Planning for a new college can be overwhelming, so it is important to keep a few key considerations and driving questions in mind. This term I have been delving deeply into educational research and best practice and investigating what good innovative schools are doing. There is an incredible amount of information out there, many ‘ornaments’ for the tree, but it is important to focus on what is at the core, or ‘trunk’ of this tree!
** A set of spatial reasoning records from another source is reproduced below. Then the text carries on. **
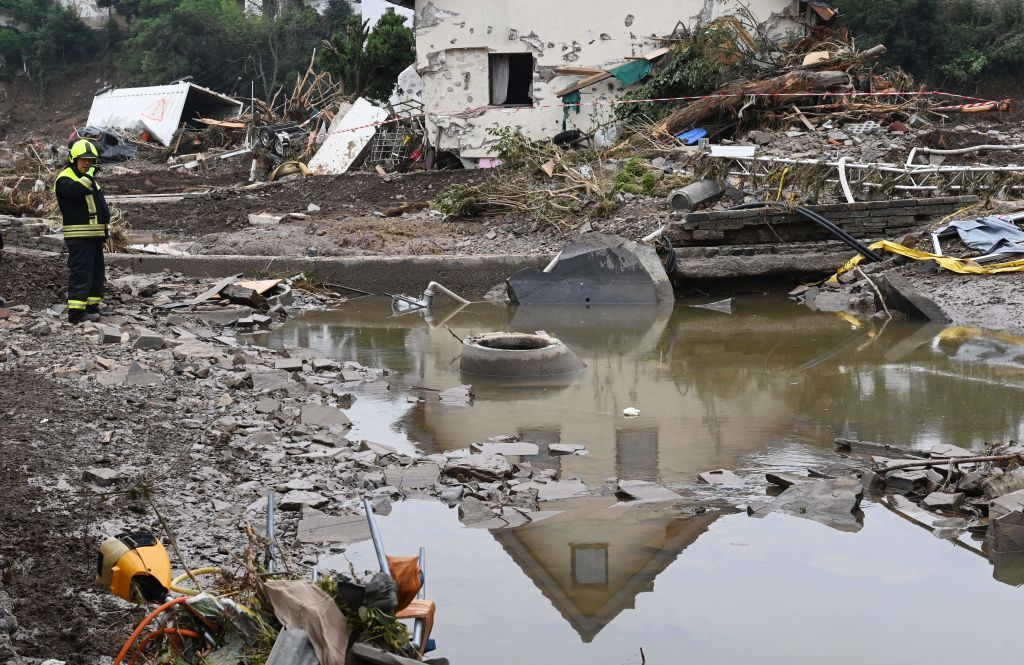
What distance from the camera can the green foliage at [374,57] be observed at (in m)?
27.2

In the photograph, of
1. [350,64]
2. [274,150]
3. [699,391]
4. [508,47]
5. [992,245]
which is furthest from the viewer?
[350,64]

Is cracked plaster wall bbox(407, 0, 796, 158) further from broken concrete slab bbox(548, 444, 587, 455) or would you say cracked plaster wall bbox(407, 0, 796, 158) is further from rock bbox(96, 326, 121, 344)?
broken concrete slab bbox(548, 444, 587, 455)

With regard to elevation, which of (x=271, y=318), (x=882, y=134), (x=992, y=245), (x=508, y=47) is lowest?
(x=271, y=318)

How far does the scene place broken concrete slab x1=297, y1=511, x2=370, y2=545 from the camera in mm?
4848

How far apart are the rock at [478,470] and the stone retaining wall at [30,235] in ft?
29.7

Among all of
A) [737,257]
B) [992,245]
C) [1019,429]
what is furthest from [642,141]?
[1019,429]

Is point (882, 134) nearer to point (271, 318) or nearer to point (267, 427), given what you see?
point (271, 318)

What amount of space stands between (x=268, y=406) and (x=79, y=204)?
13.8 ft

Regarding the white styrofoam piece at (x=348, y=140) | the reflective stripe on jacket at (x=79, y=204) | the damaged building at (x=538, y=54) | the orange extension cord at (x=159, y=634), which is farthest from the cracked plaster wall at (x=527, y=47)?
the orange extension cord at (x=159, y=634)

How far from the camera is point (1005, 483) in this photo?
203 inches

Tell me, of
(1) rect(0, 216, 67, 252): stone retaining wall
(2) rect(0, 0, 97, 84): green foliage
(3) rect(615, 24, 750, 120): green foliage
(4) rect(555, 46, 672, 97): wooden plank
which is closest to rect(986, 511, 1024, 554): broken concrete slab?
(1) rect(0, 216, 67, 252): stone retaining wall

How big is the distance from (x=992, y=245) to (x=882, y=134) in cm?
567

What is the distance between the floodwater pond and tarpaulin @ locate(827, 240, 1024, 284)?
112cm

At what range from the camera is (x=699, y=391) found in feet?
26.8
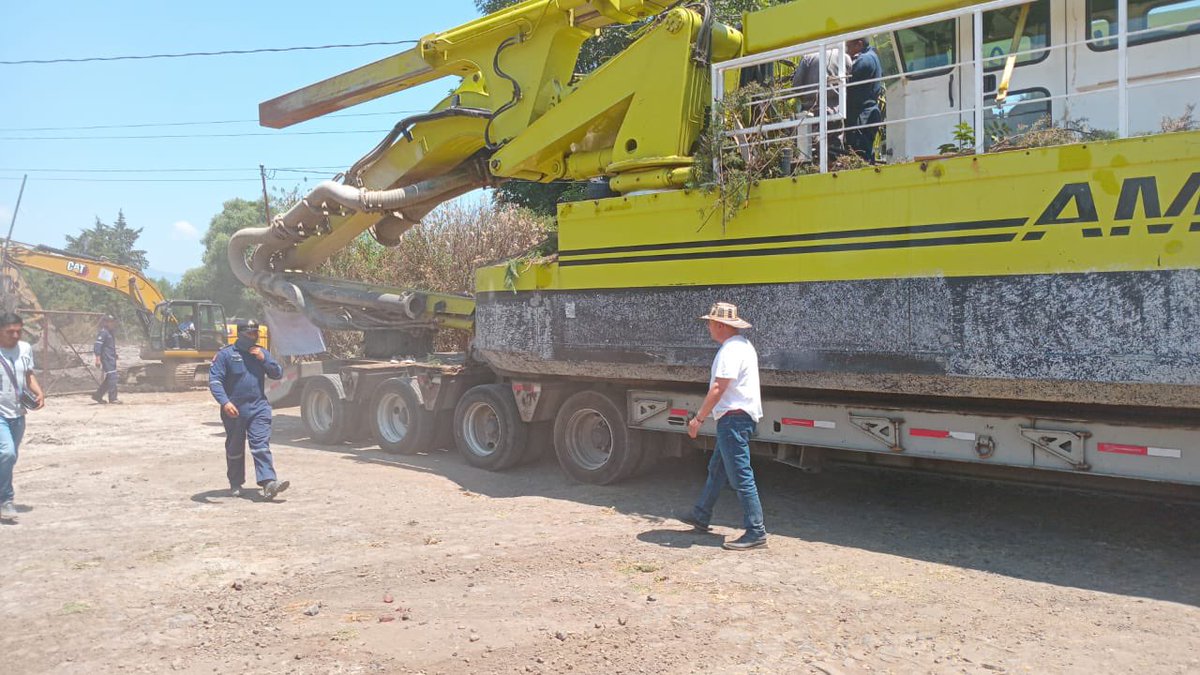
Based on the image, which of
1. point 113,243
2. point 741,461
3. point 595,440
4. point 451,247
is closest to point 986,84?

I am looking forward to connecting with the College community (particularly students and families) to listen to their thoughts on:
- What are their hopes and aspirations for their children?
- What are the values, mind-sets, skills, and capabilities they feel are important to lead a meaningful life in a fast-paced, rapidly changing and complex world?
- What do they believe are the qualities and ingredients of a great school?
My aim is to collaboratively work with others; leaders, teachers, parents and students, to co-design a college that provides an innovative educational environment that prepares young people for today’s world, not yesterday’s. Does the traditional model of education do this? Some would argue that it ranks potential rather than develop it.
The above quote by John Dewey challenges us to reimagine learning; a new school, a blank canvas, provides a unique opportunity to do this. I read a great book recently by Ted Dintersmith, ‘What School Could Be’ who wrote that:
“Innovation thrives when a community celebrates the aspirational goal of reimagining learning to elevate life prospects for its children”.
It takes a village … I am looking forward to connecting with the community to engage in conversations about this. This is the exciting beginning of an ongoing conversation and journey in establishing a new secondary college. One in which I am committed to ensuring prioritises the development of individual potential. This is not achieved by a learning culture that ‘teaches to the test’ but instead:
- identifies student strengths, motivations and passions
- personalises learning, particularly through leveraging technology, to nurture and develop these to assist young people find their purpose
- develops a self-awareness in students of who they are as unique individuals so they can identify their own learning pathway and be supported in pursuing this
- is learner-centred and empowers students through choice, voice and agency
- develops enterprise skills and capabilities, not only content knowledge, to thrive in today’s world &
- is real world and globally focused, linking with local industry and beyond
Thank you for reading. Your reflections, thoughts and feedback are welcome.
Dintersmith, Ted. (2018). “What School Could Be”.